The Real Reason There May Be Another Meat Shortage

With Thanksgiving behind us, we're finally limping to the end of 2020, which will be a memorable year for many of us for all the wrong reasons. But before we get to the New Year and what will hopefully be some kind of a reset, we still having to live through what has now become what health experts say is the most dangerous health crisis since the 1918 flu pandemic (via CNN), and because of this, Christmas could well be like no holiday that few – or any of us – have ever lived through.

If it's any comfort, groceries around the country have been bracing themselves for a new wave of lockdowns since the end of summer. One grocer told the Wall Street Journal that: "We started talking about Thanksgiving in June. That's earlier than we ever have," while Associated Food Stores say that they had begun building what they called "pandemic pallets" made up of cleaning and sanitizing products. The company's vice president of retail operations, Darin Peirce, has also said they have put protocols in place to try and head off the panic buying that resulted in completely empty supermarket shelves. This means stores have higher stock levels of staples that include pasta sauce and toilet paper.

Producers say they're ready for demand, but shortages can happen

No matter how prepared our supermarkets are for increased demand triggered by a potential holiday upswing in coronavirus cases, supply chain experts are warning that shortages are still likely to happen. Producers are entering the holiday period with lower stocks than they have done in the past. Hormel Foods says the company had 24 percent less inventory at the beginning of fall compared to the previous year and that bacon, pepperoni, Skippy peanut butter, and SPAM stocks could fall further if workers get sick. General Mills, which makes Progresso soups, Betty Crocker cake mixes and Pillsbury refrigerated dough never managed to catch up after early pandemic demand depleted their stocks in March and April (via Wall Street Journal).

"The level of panic may not be as much as it was in the spring, but I think the consumer demand will be as high through the holidays," Northeastern University distinguished professor of supply chain management Nada R. Sanders tells the Boston Globe. "Once we are done with the holidays, we are going to start seeing a dip back to normalcy." 

Meat production can be disrupted

The big wild card: fresh foods. The meat shortages across the country didn't happen because we had run out of sources – they happened because large numbers of meat processing workers had gotten ill with the coronavirus. In one highly publicized case, the managers at one Tyson meat plant allegedly had a betting pool going, to see how many workers would end up with COVID. As Anna Nagurny, a University of Massachusetts Amherst academic put it to the Boston Globe, "Without people, we don't produce anything.

After that scandal and after several plants closed because workers tested positive for COVID-19, meat processors Tyson Foods is working to head off the same problems by investing in protective gear for its workers as well as hiring health personnel (via WDRB). We may be facing down the threat of another meat shortage. But at least this time around, suppliers and producers are determined not to get caught off guard.

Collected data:
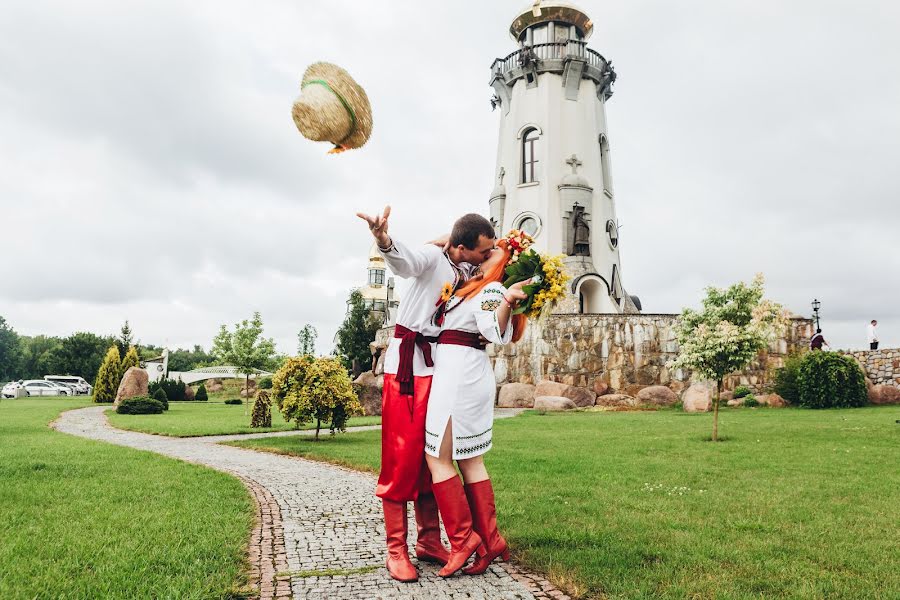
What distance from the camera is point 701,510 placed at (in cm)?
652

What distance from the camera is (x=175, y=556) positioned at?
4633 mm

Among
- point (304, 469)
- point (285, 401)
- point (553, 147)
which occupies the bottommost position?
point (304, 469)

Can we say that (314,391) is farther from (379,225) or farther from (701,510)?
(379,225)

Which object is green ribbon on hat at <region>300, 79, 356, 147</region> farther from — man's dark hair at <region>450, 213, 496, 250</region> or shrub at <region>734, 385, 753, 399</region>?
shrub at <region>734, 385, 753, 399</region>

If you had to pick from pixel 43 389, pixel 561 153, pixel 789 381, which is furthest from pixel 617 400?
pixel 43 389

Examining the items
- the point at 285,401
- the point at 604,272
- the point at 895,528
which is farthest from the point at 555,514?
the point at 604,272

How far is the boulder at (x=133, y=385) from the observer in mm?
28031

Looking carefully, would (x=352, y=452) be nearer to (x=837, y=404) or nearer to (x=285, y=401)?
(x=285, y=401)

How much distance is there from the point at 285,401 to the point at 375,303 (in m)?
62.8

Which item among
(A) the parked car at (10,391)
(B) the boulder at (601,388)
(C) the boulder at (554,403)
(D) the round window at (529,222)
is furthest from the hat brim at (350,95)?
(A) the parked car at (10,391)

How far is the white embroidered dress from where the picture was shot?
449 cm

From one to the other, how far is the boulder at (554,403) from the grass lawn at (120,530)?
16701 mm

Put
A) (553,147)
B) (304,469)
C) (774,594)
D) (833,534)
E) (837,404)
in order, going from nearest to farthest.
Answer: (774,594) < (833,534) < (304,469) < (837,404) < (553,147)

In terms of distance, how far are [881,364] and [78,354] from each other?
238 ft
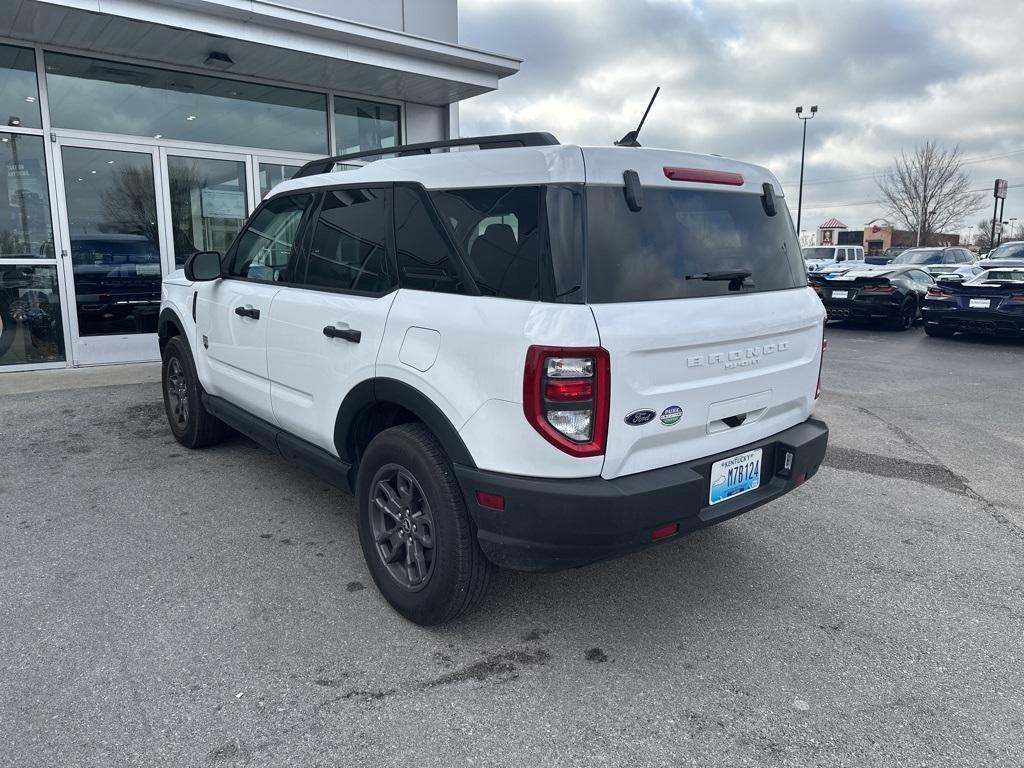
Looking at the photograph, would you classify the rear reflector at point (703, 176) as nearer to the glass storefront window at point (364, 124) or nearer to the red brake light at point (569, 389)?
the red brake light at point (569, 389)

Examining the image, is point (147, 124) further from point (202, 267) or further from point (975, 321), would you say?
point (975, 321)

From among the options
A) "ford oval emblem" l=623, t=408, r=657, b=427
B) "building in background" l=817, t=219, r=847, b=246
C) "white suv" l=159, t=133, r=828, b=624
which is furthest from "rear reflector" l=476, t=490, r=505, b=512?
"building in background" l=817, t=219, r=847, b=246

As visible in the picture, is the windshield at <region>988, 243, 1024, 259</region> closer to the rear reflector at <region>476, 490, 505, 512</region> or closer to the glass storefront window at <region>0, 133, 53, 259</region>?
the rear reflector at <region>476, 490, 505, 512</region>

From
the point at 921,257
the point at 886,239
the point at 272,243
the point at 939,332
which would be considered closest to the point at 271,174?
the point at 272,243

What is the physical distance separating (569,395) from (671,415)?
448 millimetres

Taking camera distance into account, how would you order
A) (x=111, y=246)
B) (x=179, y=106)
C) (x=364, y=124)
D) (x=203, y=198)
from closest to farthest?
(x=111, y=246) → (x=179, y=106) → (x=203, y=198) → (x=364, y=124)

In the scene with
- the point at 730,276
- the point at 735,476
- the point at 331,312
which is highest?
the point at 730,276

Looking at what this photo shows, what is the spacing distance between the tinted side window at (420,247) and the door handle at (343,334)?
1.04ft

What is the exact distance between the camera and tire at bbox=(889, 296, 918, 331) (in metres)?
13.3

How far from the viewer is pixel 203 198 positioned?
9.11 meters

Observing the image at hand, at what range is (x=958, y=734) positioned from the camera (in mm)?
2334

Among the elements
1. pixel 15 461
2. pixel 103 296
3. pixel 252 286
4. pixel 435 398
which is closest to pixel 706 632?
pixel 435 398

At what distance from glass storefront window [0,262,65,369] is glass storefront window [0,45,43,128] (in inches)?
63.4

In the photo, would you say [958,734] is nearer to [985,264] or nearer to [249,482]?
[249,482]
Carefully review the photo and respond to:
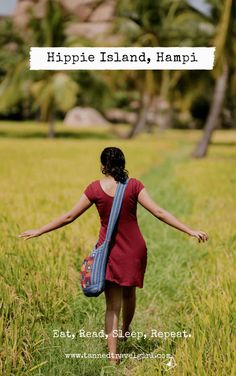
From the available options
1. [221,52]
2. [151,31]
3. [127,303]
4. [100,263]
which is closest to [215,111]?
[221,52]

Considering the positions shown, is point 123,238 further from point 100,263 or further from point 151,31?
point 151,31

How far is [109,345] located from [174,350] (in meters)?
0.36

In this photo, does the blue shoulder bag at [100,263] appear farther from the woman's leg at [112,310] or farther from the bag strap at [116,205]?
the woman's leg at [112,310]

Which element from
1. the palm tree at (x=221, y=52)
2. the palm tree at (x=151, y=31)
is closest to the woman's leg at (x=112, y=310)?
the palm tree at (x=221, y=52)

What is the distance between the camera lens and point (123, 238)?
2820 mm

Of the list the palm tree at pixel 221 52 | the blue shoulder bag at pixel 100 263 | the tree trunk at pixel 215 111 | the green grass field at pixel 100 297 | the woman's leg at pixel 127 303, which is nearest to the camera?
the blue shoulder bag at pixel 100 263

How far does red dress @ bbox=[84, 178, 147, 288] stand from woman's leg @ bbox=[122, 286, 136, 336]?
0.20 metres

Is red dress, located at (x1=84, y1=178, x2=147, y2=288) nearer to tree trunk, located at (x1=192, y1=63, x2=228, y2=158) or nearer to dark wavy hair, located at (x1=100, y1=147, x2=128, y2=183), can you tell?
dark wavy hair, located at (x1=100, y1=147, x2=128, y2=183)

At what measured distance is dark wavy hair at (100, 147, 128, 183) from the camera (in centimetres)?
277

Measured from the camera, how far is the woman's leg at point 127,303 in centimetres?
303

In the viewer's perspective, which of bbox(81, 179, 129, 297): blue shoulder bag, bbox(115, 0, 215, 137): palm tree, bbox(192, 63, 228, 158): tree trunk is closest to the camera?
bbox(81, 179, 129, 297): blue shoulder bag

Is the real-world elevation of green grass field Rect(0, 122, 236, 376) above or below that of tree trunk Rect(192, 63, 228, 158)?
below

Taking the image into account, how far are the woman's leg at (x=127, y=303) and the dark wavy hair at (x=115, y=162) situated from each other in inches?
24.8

**WHAT THIS EXERCISE ASKS**:
**A)** Can you condense the paragraph of the meat shortage article that begins "No matter how prepared our supermarkets are" into a bulleted list that keeps its main facts?
**B)** How would you put this sentence from the meat shortage article into Spanish: "Producers are entering the holiday period with lower stocks than they have done in the past."
None of the collected data is needed for the work here.

**ANSWERS FOR THE EXERCISE**:
**A)**
- Supply chain experts warn that shortages are still likely, however prepared supermarkets are for holiday demand.
- Producers are going into the holidays with lower stocks than in the past.
- Hormel Foods had 24 percent less inventory at the start of fall than the year before, and its bacon, pepperoni, Skippy peanut butter, and SPAM stocks could fall further if workers get sick.
- General Mills, maker of Progresso soups, Betty Crocker cake mixes, and Pillsbury refrigerated dough, never caught up after early pandemic demand drained its stocks in March and April.

**B)** Los productores están entrando en la temporada festiva con existencias más bajas que en el pasado.